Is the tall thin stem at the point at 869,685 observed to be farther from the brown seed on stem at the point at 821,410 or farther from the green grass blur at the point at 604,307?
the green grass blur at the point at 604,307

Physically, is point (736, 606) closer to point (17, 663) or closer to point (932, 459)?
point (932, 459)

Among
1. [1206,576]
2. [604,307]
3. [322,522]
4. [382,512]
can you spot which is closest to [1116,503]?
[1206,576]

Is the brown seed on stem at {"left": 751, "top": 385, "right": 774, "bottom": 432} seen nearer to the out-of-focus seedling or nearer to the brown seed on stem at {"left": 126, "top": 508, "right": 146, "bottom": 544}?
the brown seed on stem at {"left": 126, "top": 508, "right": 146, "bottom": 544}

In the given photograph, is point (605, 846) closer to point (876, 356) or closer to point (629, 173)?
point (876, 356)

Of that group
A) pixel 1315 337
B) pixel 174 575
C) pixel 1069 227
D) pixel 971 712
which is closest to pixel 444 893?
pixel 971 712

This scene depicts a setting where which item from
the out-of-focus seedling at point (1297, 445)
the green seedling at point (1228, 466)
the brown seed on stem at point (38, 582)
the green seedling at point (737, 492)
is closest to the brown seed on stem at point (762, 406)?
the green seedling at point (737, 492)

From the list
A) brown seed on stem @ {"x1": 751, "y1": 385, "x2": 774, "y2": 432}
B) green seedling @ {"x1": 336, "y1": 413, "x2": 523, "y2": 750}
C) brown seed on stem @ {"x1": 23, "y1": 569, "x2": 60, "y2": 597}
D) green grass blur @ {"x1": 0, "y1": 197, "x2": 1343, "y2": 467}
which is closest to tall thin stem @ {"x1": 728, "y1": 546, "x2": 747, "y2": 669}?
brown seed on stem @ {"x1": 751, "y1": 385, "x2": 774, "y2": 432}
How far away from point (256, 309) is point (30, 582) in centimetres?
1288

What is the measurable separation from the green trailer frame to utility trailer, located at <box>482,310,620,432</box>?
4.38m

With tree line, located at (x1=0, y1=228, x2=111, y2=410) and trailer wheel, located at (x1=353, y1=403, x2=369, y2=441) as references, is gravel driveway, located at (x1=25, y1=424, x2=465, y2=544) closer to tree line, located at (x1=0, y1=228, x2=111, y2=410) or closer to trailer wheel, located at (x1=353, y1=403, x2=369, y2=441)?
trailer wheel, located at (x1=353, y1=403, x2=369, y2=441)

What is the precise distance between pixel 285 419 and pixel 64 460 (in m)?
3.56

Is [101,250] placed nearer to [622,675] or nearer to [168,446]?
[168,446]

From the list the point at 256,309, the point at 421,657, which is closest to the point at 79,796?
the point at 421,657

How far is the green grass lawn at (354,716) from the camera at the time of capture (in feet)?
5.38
-=-=-=-=-
| Given task |
Type the whole listing again, unaltered.

| Result |
Is the tall thin stem at the point at 869,685 observed to be farther from the brown seed on stem at the point at 821,410 or farther from the green grass blur at the point at 604,307?
the green grass blur at the point at 604,307

Physically, is point (736, 606) closer to point (17, 663) or closer to point (932, 459)?
point (932, 459)

Among
1. [1206,576]
2. [604,307]
3. [322,522]
4. [382,512]
can you spot which is closest to [1116,503]?
[1206,576]

Is the brown seed on stem at {"left": 751, "top": 385, "right": 774, "bottom": 432} seen nearer to the out-of-focus seedling or nearer to the brown seed on stem at {"left": 126, "top": 508, "right": 146, "bottom": 544}?
the brown seed on stem at {"left": 126, "top": 508, "right": 146, "bottom": 544}

In the given photograph, is point (605, 846) closer to point (876, 356) or closer to point (629, 173)?
point (876, 356)

Of that group
A) pixel 1315 337
B) pixel 174 575
C) pixel 1069 227
D) pixel 971 712
which is closest to pixel 444 893?
pixel 971 712

This scene depicts a setting where which item from
the out-of-focus seedling at point (1297, 445)
the green seedling at point (1228, 466)
the brown seed on stem at point (38, 582)
the green seedling at point (737, 492)
is closest to the brown seed on stem at point (762, 406)?
the green seedling at point (737, 492)

From the list
A) brown seed on stem @ {"x1": 751, "y1": 385, "x2": 774, "y2": 432}
B) green seedling @ {"x1": 336, "y1": 413, "x2": 523, "y2": 750}
C) brown seed on stem @ {"x1": 23, "y1": 569, "x2": 60, "y2": 597}
D) green grass blur @ {"x1": 0, "y1": 197, "x2": 1343, "y2": 467}
which is closest to tall thin stem @ {"x1": 728, "y1": 546, "x2": 747, "y2": 669}?
brown seed on stem @ {"x1": 751, "y1": 385, "x2": 774, "y2": 432}
How far away from point (256, 309) is point (30, 582) in centimetres?
1288

What is the measurable separation from the green trailer frame to utility trailer, located at <box>482,310,620,432</box>?
4.38m

With tree line, located at (x1=0, y1=228, x2=111, y2=410) and trailer wheel, located at (x1=353, y1=403, x2=369, y2=441) as references, is gravel driveway, located at (x1=25, y1=424, x2=465, y2=544) closer to tree line, located at (x1=0, y1=228, x2=111, y2=410) or closer to trailer wheel, located at (x1=353, y1=403, x2=369, y2=441)?
trailer wheel, located at (x1=353, y1=403, x2=369, y2=441)

What is the precise distance between pixel 285 419 and pixel 64 460 (in m)?
3.56

Is [101,250] placed nearer to [622,675] or nearer to [168,446]?
[168,446]

From the list the point at 256,309, the point at 421,657, which is closest to the point at 79,796?
the point at 421,657

How far is the green grass lawn at (354,716) from the camera at the time of capture (in feet)?
5.38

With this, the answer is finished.